■ TEXTAUSZUG:
* * * * *
Mit Alicia Aumüller kommt Sex-Appeal auf die Bühne. Sie liefert als leicht bekleidete Geliebte Lomans eine beeindrucke Show an der Pol-Stange und singt dazu auch noch. Später ist sie Howard Wagner, Lomans Chef, und kündigt ihm endgültig, als er sich die Rückkehr zum Festgehalt erbittet. Dann setzt sie eine Videokonferenz fort, die sie wegen Lomans Begehr unterbrechen musste. Wer mit neuer Technik seine Geschäfte direkt abschließen kann, braucht keinen Handlungsreisenden mehr. „Man kann doch einen Menschen nicht auspressen wie eine Zitrone und dann einfach wegwerfen“, klagt Loman. Doch man kann. Wer nicht mehr gebraucht wird, muss sehen, wo er bleibt. In der Ellenbogengesellschaft ist sich jeder selbst der Nächste.
* * * * *
■ ZU ERLEDIGEN:
1. Schreib aus dem Textauszug über Loman den Abschnitt ab, der mit „Mit Alicia Aumüller“ anfängt und mit „selbst der Nächste.“ aufhört.
2. Übertrag diesen Satz aus dem Textauszug ins Englische: „Wer mit neuer Technik seine Geschäfte direkt abschließen kann, braucht keinen Handlungsreisenden mehr.“
* * * * *
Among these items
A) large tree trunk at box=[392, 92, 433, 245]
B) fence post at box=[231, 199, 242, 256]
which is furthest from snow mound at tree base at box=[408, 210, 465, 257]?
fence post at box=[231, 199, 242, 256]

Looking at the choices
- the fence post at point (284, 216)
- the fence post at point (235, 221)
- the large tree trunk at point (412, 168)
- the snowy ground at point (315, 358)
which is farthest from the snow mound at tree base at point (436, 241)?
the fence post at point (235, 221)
* * * * *
■ LÖSUNGEN:
1.
Mit Alicia Aumüller kommt Sex-Appeal auf die Bühne. Sie liefert als leicht bekleidete Geliebte Lomans eine beeindrucke Show an der Pol-Stange und singt dazu auch noch. Später ist sie Howard Wagner, Lomans Chef, und kündigt ihm endgültig, als er sich die Rückkehr zum Festgehalt erbittet. Dann setzt sie eine Videokonferenz fort, die sie wegen Lomans Begehr unterbrechen musste. Wer mit neuer Technik seine Geschäfte direkt abschließen kann, braucht keinen Handlungsreisenden mehr. „Man kann doch einen Menschen nicht auspressen wie eine Zitrone und dann einfach wegwerfen“, klagt Loman. Doch man kann. Wer nicht mehr gebraucht wird, muss sehen, wo er bleibt. In der Ellenbogengesellschaft ist sich jeder selbst der Nächste.

2. Anyone who can close their deals directly using new technology no longer needs a traveling salesman.